(Selected excerpt)
Today’s thoughts come from a powerful presentation by Julien Smith at last months’ Powder Keg conference in Indianapolis, Indiana–and a chance to win a copy of his latest book, The Impact Equation. 


“If we don’t cannibalize ourselves, someone else will.”
(Steve Jobs)

Why did Apple make the iPhone? They already had the iPod and if they made a new product that incorporated music into a phone they would be actively competing against their own product. What’s the benefit of this?

As Jobs said, often you have to cannibalize against yourself–through perpetual creative destruction, adaptation, and reinvention–in order to push the envelope.

Reinvention isn’t easy. Leaning against the edges of your comfort zone is HARD. It’s terrifying. In addition to all of the thankfulness and gratefulness I have, I’m also–frankly–terrified. When there are big changes happening and it’s not comfortable or easy, and each time I have to push hard to make change happen, working through my own psychological hang-ups and my desire for comfort and security.

But it’s worth it. You can’t sit back. You have to do something.

(Data shown)
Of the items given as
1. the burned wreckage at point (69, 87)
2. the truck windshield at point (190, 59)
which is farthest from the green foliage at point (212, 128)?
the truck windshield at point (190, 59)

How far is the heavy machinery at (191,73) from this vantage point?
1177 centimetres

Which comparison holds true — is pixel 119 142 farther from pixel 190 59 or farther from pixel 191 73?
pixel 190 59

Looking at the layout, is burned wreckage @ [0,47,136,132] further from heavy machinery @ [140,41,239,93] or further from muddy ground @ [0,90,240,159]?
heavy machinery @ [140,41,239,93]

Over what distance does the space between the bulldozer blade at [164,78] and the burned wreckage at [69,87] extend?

(Given task) Please continue the post on reinvention and cannibalizing your own products, starting right after its final line.

(Response to the exercise)
It reminds me of a presentation that Julien Smith gave last month at the Powder Keg conference in Indianapolis. These are my notes from his presentation, and I call them, simply, “reminders.” He’s brilliant–he pushes you–and he also writes one of my favorite blogs. This will not be easy. Thanks to Julien for inspiring this post.


  1. Adapt or die.
  2. Adapt or suck.
  3. Create your own categories.
  4. Seek out conditions that test and challenge you to MAKE YOURSELF BETTER.
  5. “Why can’t you fucking go do something interesting.”
  6. Everybody is being conditioned by something.
  7. Design your own path. No one is designing it for you. [For more, watch this: Dare to Disagree]
  8. If something is inevitable, start doing it.
  9. Find an opening that allows you to move faster than anyone else.
  10. Vulnerability is the new cool. [See: Brene Brown].
  11. Most people do not have the courage to go forward because we are TOO AFRAID OF THE PAIN. Get over it.
  13. Discover your own ignorance.
  14. Figure out what you don’t know.
  15. Get dirty.
  16. The mantra of every entrepreneur, innovator, and doer: “I don’t know, but I’m willing to find out.”
  17. Don’t wait. Do it now.
  18. Disrupt yourself.
  19. Disrupt your company.
  20. Always.
  21. Pressure is good for you.
  22. Talk without action is shit.

It’s important to make sure you take action and Do Something about your life, even in the face of fear, even when it’s overwhelming and terrifying. Disrupt. Do the hard stuff. As Brene Brown writes in her recent book, “Daring Greatly,” on vulnerability, the question isn’t “What would you do if you knew you could not fail,” but,

“What’s worth doing even if I fail?”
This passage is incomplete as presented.